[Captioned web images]
-------
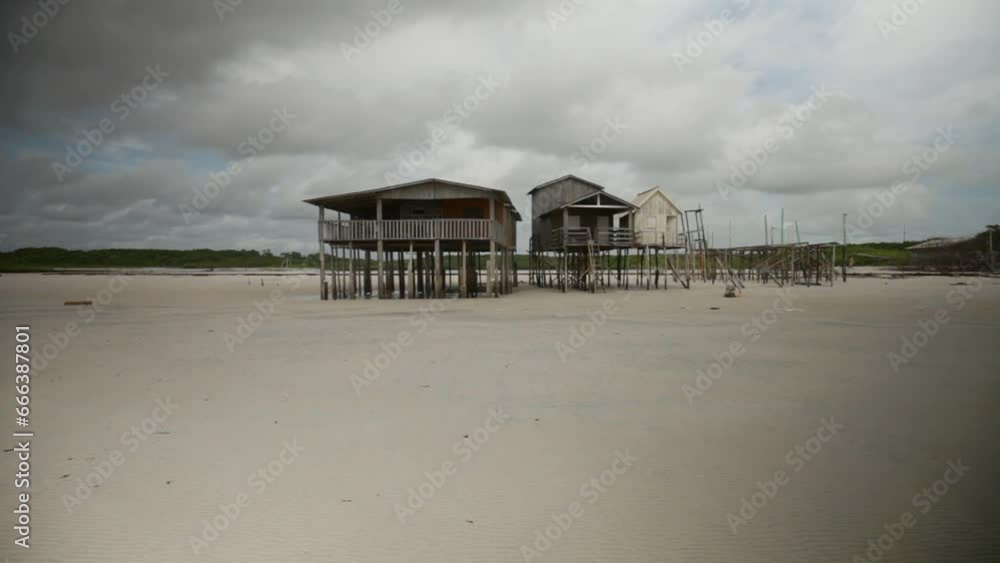 Handheld tilt down shot of wooden stilt houses, Brazil Handheld tilt down shot of wooden stilt houses, Brazil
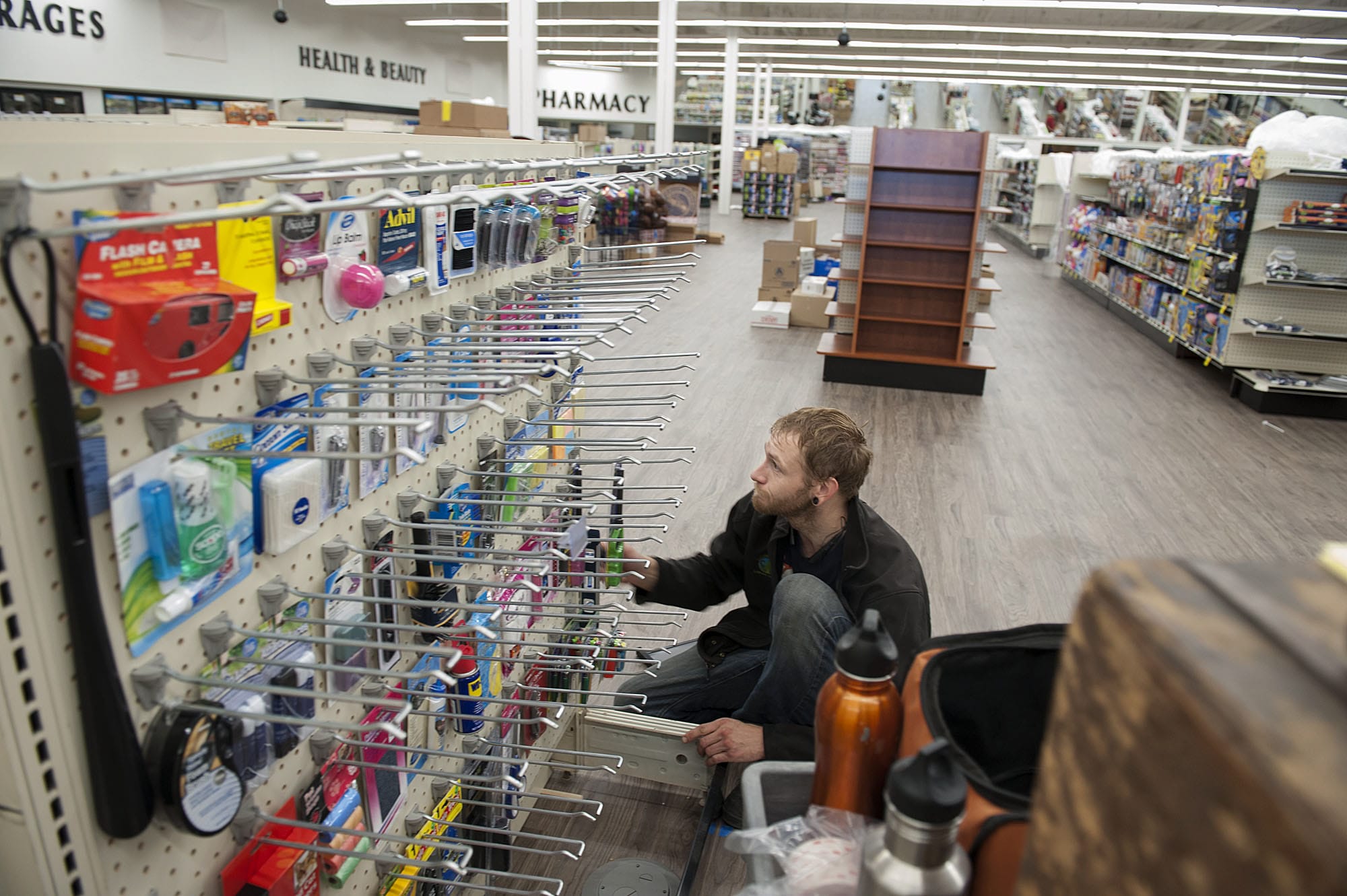 Eric Burgstahler of a Hi-School Pharmacy helps set up a display for merchandise at the company’s new store in the Minnehaha area. The store is set to open Sept. 20, more than a dozen years after Hi-School Pharmacy sold its Clark County stores.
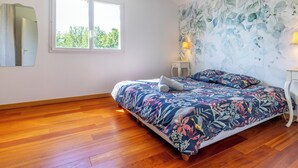 Une chambre avec un plancher en bois, un lit recouvert d’une literie à motifs floraux, une fenêtre laissant entrer la lumière du jour et un climatiseur fixé au mur.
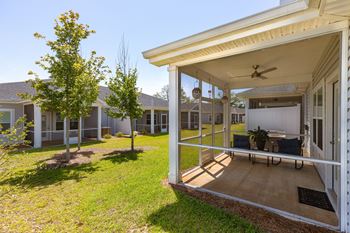a patio with a table and chairs under a porch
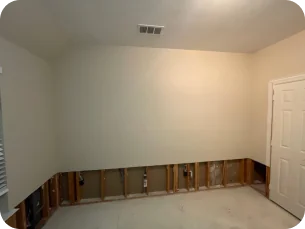 Interior room with beige walls and carpet removed, exposing wall studs and plumbing at the lower half.
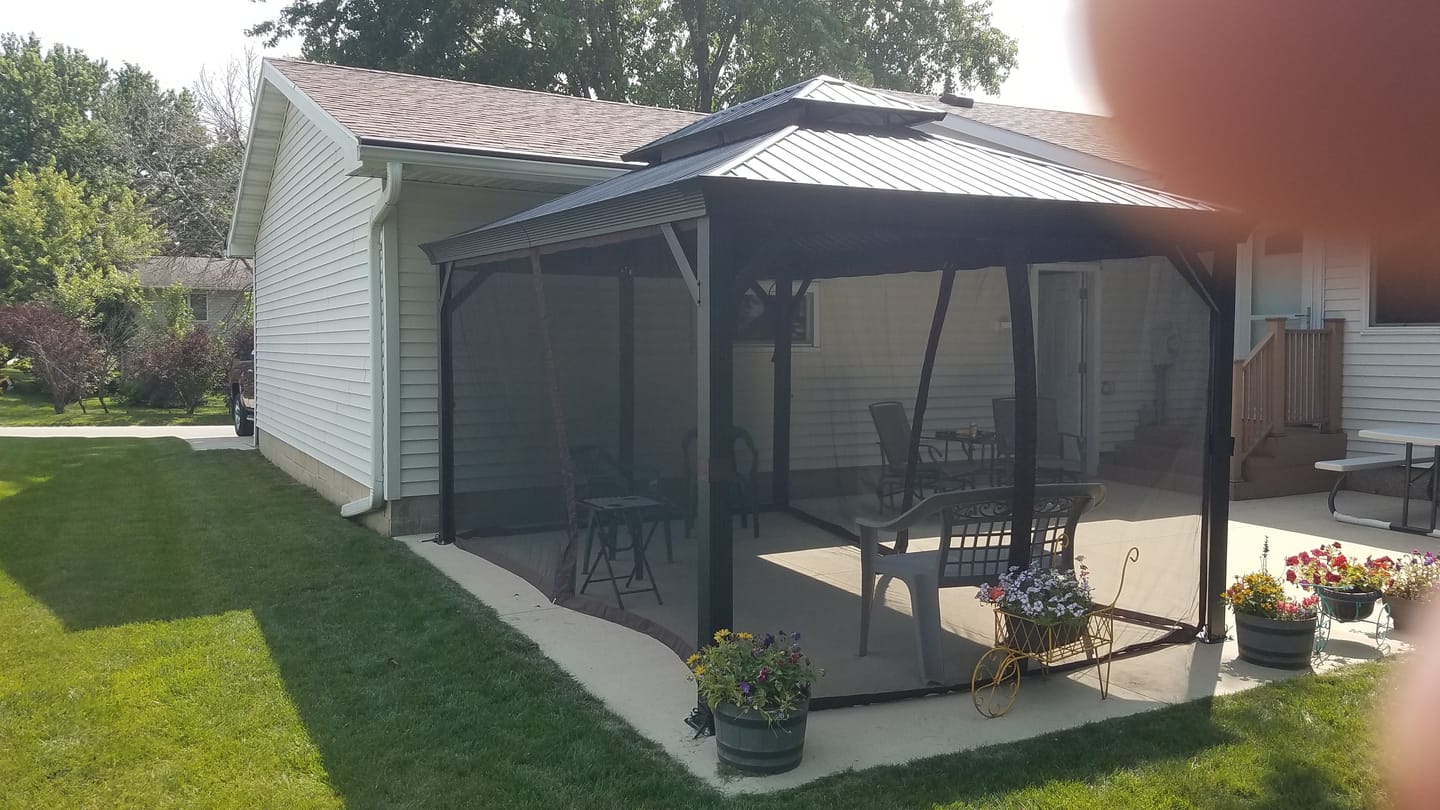 Customer photo review of Shade N' Shelters 10' x 14' Granite Peak Hardtop Gazebo Privacy Curtain with Hooks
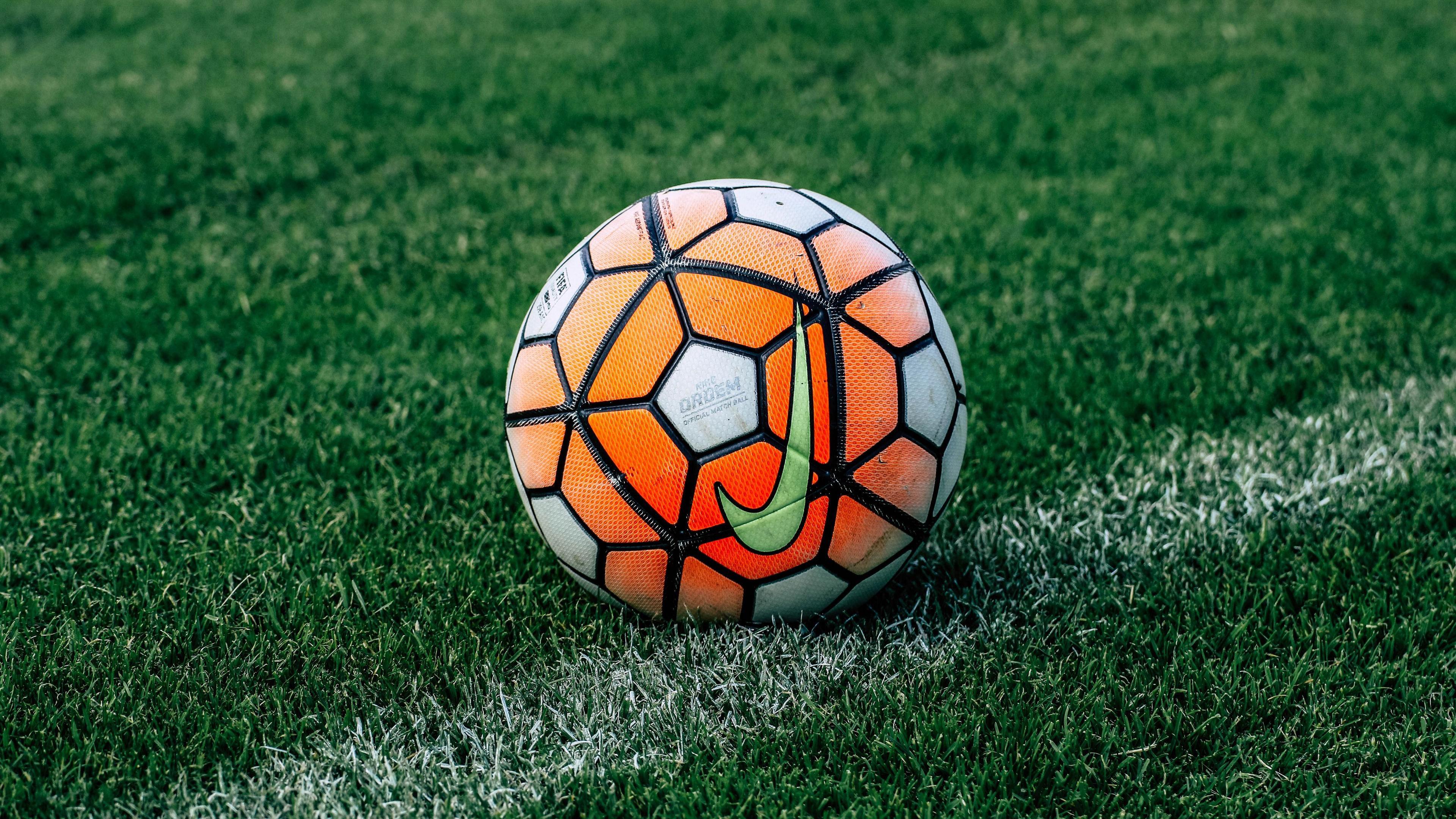 3840x2160 White Orange Black Football On Green Grass 4K HD Football Wallpaper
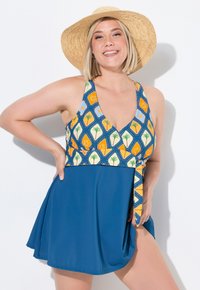 Uimapuku, jossa on kaula-aukko ja värikäs kuviollinen yläosa, jossa on keltaisia ja sinisiä motiiveja, sekä yksivärinen sininen hameosa.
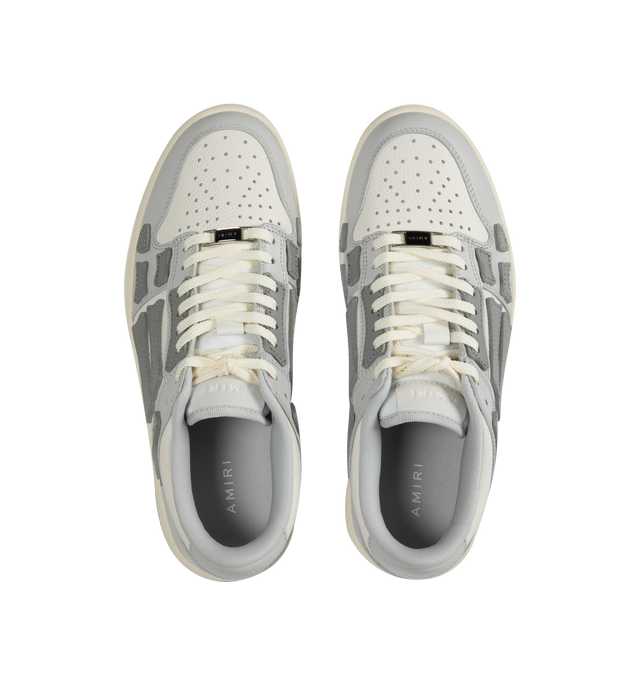 Image 5 of 5 - GREY - AMIRI Skel Top Low Sneakers featuring flat heel, round toe, lace-up vamp, logo on the tongue and heel, padded collar, skeleton motif on the side and rubber outsole. 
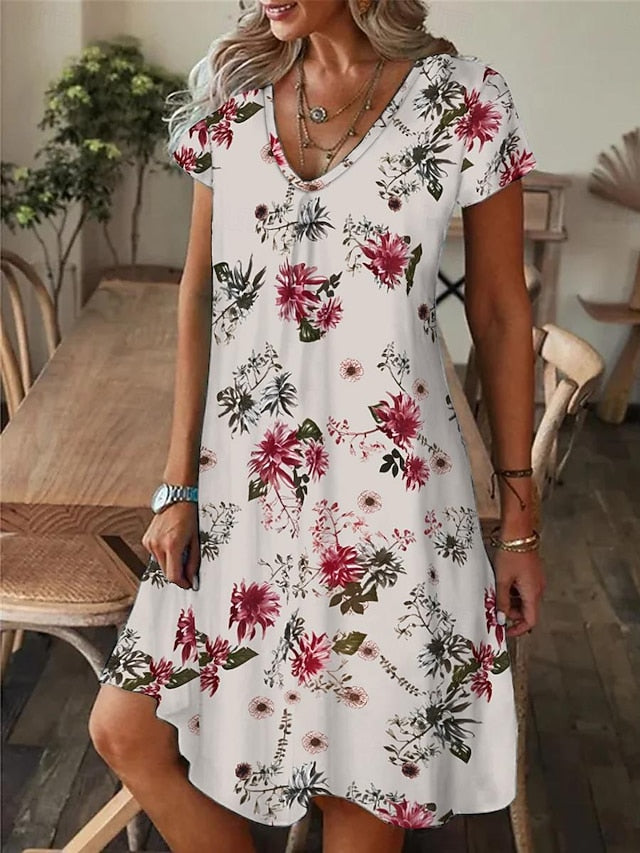 Amala Coastal Bloom floral mini dress with V-neckline and relaxed A-line silhouette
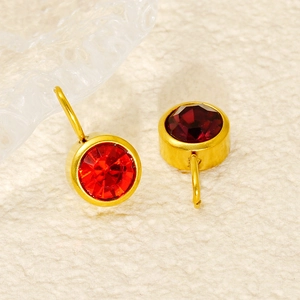 Close-up of gold-rimmed ruby gemstone stud earrings with multi-faceted cut finish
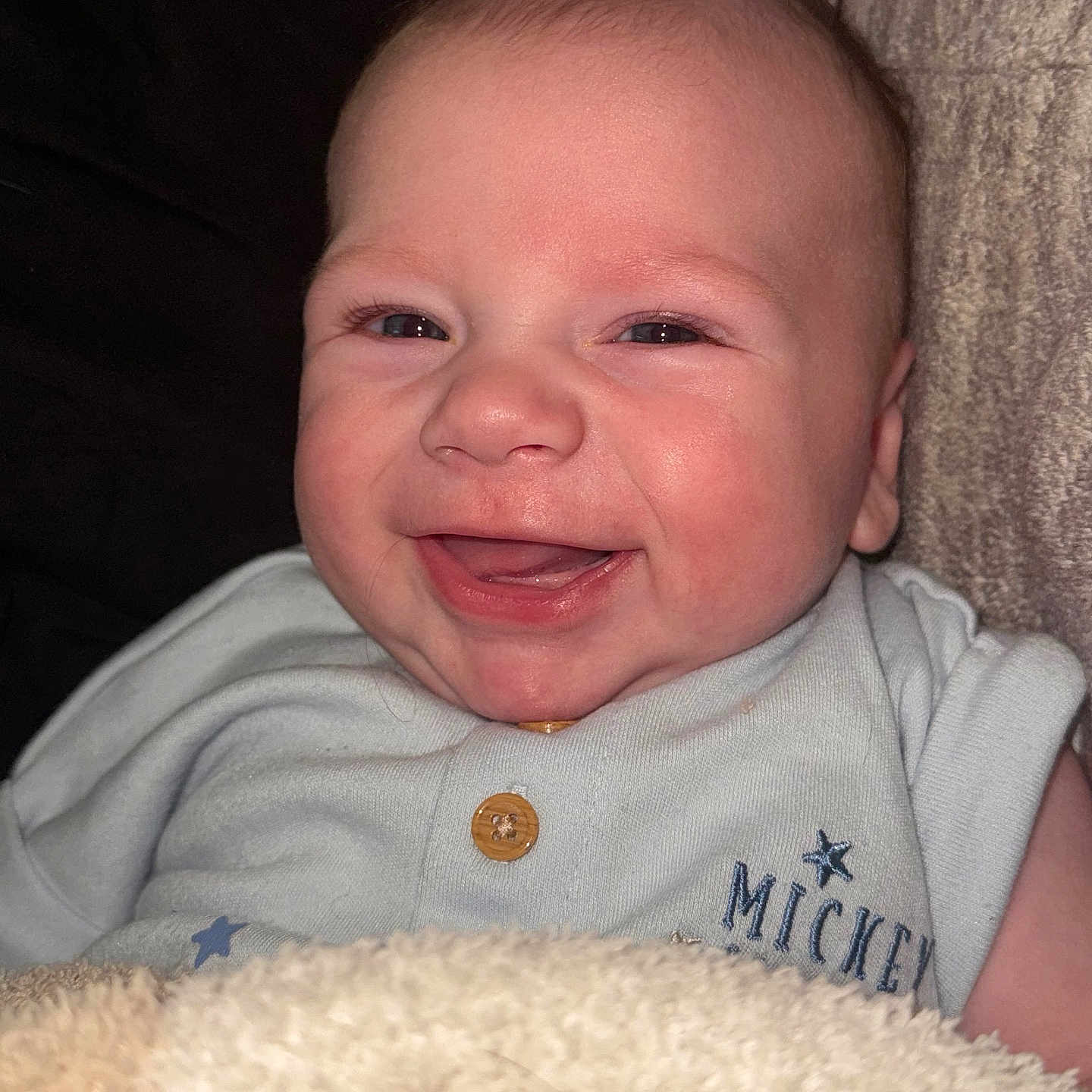 Jackson is registered to the contest to win money with this photo: baby, smile, face, infant, blanket, clothing, button, embroidery, happy, closeup, child, cute, soft_texture, indoors, person, portrait, newborn, cozy, light_blue, sleepwear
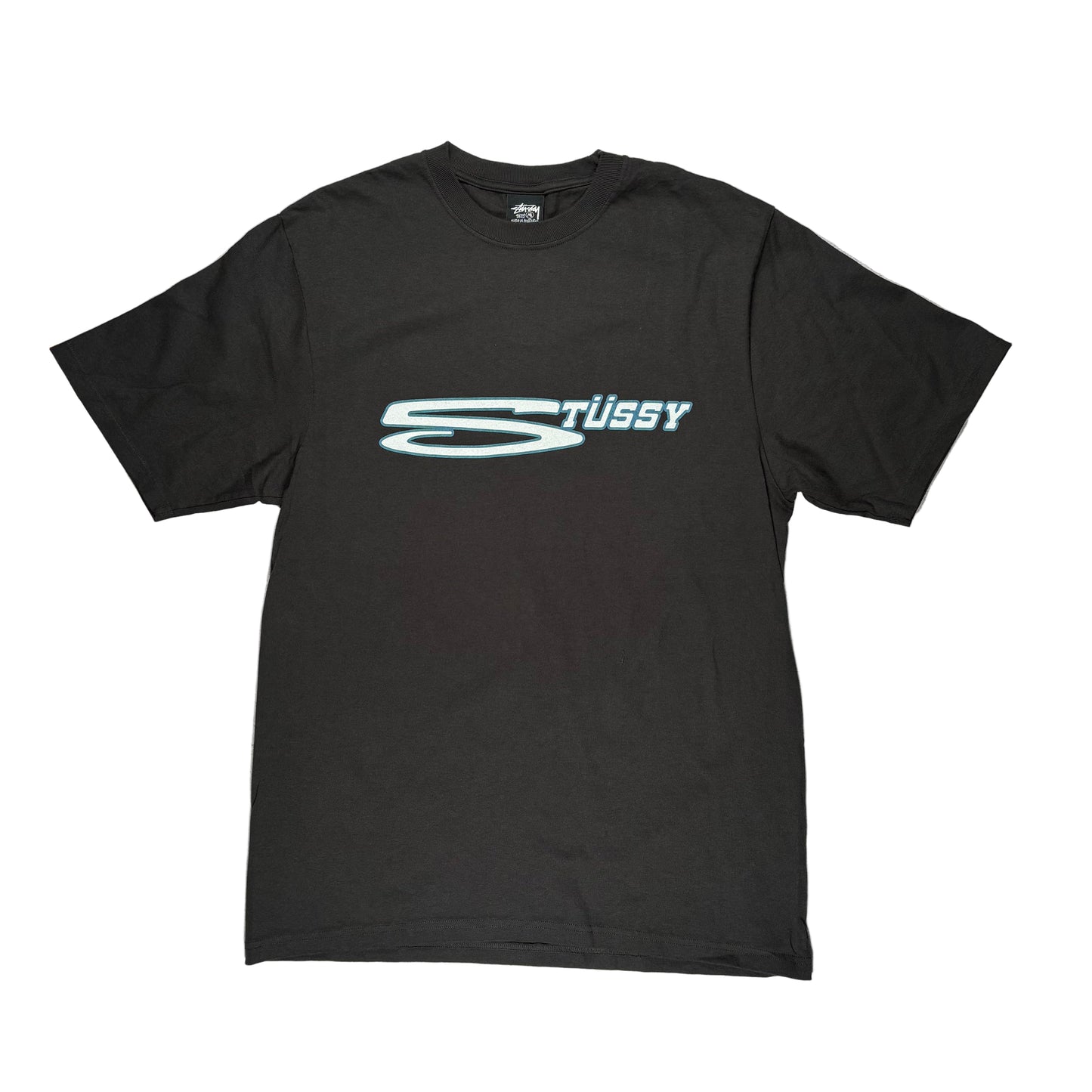 Black t-shirt with Stussy logo on a white surface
-------
(Exercise requirements)
Output the captions from the listing above as a JSON list of strings, one string per line and no entries for blank lines. Leave out the pictures.

(Response box)
[
  " Handheld tilt down shot of wooden stilt houses, Brazil Handheld tilt down shot of wooden stilt houses, Brazil",
  " Eric Burgstahler of a Hi-School Pharmacy helps set up a display for merchandise at the company’s new store in the Minnehaha area. The store is set to open Sept. 20, more than a dozen years after Hi-School Pharmacy sold its Clark County stores.",
  " Une chambre avec un plancher en bois, un lit recouvert d’une literie à motifs floraux, une fenêtre laissant entrer la lumière du jour et un climatiseur fixé au mur.",
  "a patio with a table and chairs under a porch",
  " Interior room with beige walls and carpet removed, exposing wall studs and plumbing at the lower half.",
  " Customer photo review of Shade N' Shelters 10' x 14' Granite Peak Hardtop Gazebo Privacy Curtain with Hooks",
  " 3840x2160 White Orange Black Football On Green Grass 4K HD Football Wallpaper",
  " Uimapuku, jossa on kaula-aukko ja värikäs kuviollinen yläosa, jossa on keltaisia ja sinisiä motiiveja, sekä yksivärinen sininen hameosa.",
  " Image 5 of 5 - GREY - AMIRI Skel Top Low Sneakers featuring flat heel, round toe, lace-up vamp, logo on the tongue and heel, padded collar, skeleton motif on the side and rubber outsole. ",
  " Amala Coastal Bloom floral mini dress with V-neckline and relaxed A-line silhouette",
  " Close-up of gold-rimmed ruby gemstone stud earrings with multi-faceted cut finish",
  " Jackson is registered to the contest to win money with this photo: baby, smile, face, infant, blanket, clothing, button, embroidery, happy, closeup, child, cute, soft_texture, indoors, person, portrait, newborn, cozy, light_blue, sleepwear",
  " Black t-shirt with Stussy logo on a white surface"
]